■ PROBLEM DESCRIPTION: Reproduce the closing part of the entries exactly: the line with "Rank these from" and all lines after it, ending with the last line, and nothing else.

■ RECORDS FOR THE TASK:
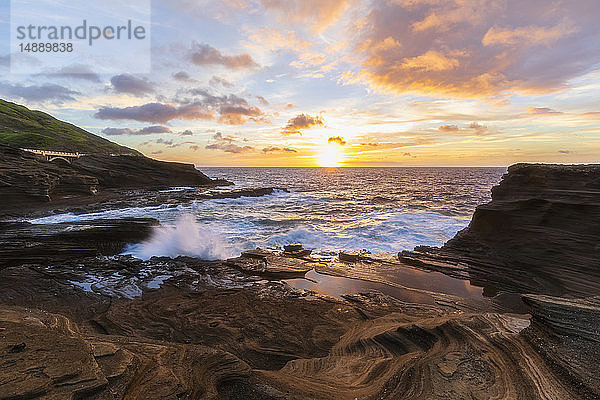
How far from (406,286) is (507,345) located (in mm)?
7161

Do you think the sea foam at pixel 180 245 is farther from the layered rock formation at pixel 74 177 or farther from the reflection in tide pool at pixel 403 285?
the layered rock formation at pixel 74 177

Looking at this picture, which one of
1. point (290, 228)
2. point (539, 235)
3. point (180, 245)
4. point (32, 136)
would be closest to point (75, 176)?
point (180, 245)

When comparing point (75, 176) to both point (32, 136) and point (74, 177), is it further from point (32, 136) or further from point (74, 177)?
point (32, 136)

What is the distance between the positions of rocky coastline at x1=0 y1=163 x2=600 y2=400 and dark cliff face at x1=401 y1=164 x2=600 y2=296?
72 millimetres

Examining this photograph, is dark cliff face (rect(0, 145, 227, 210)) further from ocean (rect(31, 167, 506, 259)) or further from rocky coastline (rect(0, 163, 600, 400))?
rocky coastline (rect(0, 163, 600, 400))

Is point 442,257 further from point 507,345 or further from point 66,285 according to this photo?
point 66,285

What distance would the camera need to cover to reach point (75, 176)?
128ft

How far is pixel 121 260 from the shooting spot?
48.3ft

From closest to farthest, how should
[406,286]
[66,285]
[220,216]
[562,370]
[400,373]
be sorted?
[562,370] < [400,373] < [66,285] < [406,286] < [220,216]

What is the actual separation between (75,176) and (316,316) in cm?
4420

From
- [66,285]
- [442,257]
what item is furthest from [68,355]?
[442,257]

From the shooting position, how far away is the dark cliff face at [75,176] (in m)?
29.2

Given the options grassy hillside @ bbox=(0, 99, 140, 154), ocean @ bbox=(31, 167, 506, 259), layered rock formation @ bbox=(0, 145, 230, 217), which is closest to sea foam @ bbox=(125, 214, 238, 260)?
ocean @ bbox=(31, 167, 506, 259)

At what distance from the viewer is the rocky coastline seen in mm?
5066
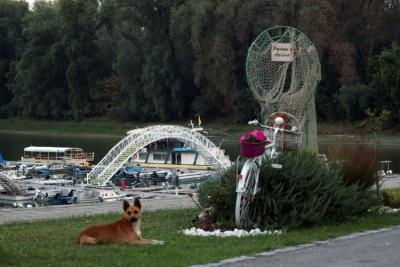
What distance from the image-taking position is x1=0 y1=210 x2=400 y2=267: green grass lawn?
9.87 metres

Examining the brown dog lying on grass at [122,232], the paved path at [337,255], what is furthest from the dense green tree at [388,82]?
the brown dog lying on grass at [122,232]

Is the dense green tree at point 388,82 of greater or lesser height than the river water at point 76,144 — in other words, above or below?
above

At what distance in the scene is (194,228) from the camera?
13.3 metres

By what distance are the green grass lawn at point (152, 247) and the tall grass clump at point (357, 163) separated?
0.86 metres

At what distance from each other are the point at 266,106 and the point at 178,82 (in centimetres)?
6489

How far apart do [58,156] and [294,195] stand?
49407 mm

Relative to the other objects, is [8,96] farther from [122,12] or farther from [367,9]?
[367,9]

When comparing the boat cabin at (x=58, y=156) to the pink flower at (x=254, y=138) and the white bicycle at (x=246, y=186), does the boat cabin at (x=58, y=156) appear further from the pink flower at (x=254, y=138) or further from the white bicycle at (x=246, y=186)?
the white bicycle at (x=246, y=186)

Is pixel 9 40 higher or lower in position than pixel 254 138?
higher

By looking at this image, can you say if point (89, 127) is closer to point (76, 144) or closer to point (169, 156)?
point (76, 144)

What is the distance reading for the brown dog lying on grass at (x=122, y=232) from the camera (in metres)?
11.2

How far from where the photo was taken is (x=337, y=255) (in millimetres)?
10227

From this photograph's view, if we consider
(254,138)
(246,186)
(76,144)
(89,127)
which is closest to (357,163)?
(254,138)

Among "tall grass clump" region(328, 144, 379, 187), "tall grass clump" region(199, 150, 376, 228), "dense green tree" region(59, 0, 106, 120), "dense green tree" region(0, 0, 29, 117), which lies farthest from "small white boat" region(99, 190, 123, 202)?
"dense green tree" region(0, 0, 29, 117)
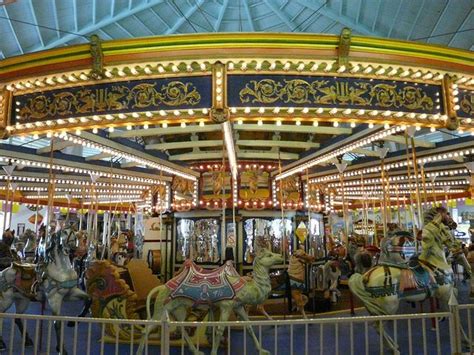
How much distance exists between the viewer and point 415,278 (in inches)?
207

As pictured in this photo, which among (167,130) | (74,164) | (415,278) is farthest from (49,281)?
(74,164)

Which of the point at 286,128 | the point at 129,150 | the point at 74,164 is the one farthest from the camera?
the point at 74,164

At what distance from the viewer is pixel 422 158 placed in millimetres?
9641

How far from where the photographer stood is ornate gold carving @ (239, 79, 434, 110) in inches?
185

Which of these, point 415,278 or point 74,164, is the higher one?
point 74,164

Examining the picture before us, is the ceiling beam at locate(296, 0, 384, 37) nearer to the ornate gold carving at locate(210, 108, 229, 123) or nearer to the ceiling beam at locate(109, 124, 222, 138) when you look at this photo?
the ceiling beam at locate(109, 124, 222, 138)

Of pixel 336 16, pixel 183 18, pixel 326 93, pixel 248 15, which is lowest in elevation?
pixel 326 93

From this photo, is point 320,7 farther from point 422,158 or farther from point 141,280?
point 141,280

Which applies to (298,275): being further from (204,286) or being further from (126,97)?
(126,97)

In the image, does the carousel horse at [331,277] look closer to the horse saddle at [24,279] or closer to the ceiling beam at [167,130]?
the ceiling beam at [167,130]

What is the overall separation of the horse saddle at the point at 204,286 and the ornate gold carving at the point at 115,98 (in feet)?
6.73

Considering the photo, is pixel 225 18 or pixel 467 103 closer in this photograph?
pixel 467 103

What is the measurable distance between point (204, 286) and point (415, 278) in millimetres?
2572

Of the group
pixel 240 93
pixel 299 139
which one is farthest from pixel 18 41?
pixel 240 93
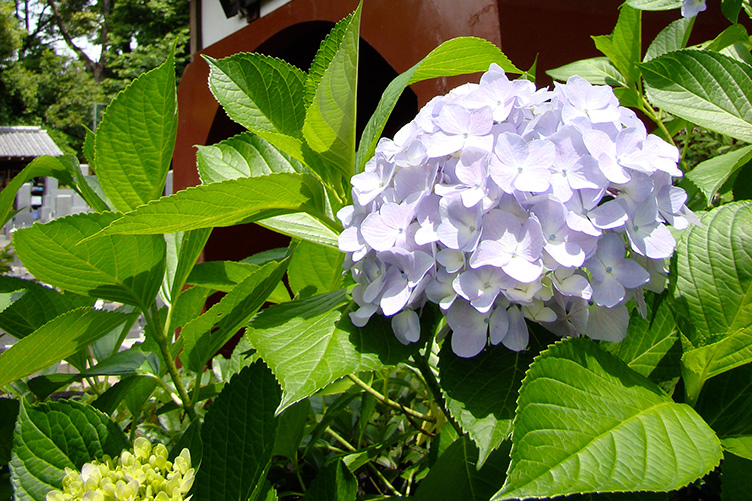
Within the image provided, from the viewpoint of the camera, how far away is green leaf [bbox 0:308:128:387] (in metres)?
0.76

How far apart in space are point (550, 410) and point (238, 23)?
190 inches

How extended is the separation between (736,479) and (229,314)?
0.63 metres

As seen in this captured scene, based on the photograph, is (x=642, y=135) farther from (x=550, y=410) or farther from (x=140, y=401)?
(x=140, y=401)

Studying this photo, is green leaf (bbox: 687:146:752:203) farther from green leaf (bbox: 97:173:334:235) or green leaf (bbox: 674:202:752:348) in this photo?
green leaf (bbox: 97:173:334:235)

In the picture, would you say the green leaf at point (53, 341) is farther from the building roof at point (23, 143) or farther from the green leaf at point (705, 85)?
the building roof at point (23, 143)

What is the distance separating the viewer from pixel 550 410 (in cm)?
50

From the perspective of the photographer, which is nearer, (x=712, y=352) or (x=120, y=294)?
(x=712, y=352)

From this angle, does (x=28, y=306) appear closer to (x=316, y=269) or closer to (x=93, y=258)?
(x=93, y=258)

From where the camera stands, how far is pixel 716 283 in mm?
631

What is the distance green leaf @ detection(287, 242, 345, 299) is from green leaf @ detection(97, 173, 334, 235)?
0.33 meters

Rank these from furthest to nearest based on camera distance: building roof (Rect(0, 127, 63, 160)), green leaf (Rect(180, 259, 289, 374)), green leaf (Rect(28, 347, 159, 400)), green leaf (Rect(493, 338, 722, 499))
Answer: building roof (Rect(0, 127, 63, 160)), green leaf (Rect(28, 347, 159, 400)), green leaf (Rect(180, 259, 289, 374)), green leaf (Rect(493, 338, 722, 499))

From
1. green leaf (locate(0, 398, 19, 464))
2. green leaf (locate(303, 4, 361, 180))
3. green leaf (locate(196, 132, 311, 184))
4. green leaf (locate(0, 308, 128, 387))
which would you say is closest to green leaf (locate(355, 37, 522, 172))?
green leaf (locate(303, 4, 361, 180))

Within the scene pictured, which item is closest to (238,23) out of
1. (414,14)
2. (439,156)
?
(414,14)

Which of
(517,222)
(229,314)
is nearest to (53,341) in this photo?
(229,314)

■ RESPONSE TO THIS TASK:
Rank these from furthest to nearest based on camera distance: building roof (Rect(0, 127, 63, 160)), green leaf (Rect(180, 259, 289, 374)), green leaf (Rect(28, 347, 159, 400)), green leaf (Rect(493, 338, 722, 499))
Answer: building roof (Rect(0, 127, 63, 160)), green leaf (Rect(28, 347, 159, 400)), green leaf (Rect(180, 259, 289, 374)), green leaf (Rect(493, 338, 722, 499))

From
1. green leaf (locate(0, 398, 19, 464))
2. green leaf (locate(303, 4, 361, 180))
3. green leaf (locate(196, 132, 311, 184))
4. green leaf (locate(0, 308, 128, 387))
which would you say is closest to green leaf (locate(355, 37, 522, 172))?
green leaf (locate(303, 4, 361, 180))

Within the scene pictured, which item is closest to (238,23) out of
1. (414,14)
2. (439,156)
?
(414,14)

Which of
(517,222)
(229,314)
is nearest to (53,341) in this photo?
(229,314)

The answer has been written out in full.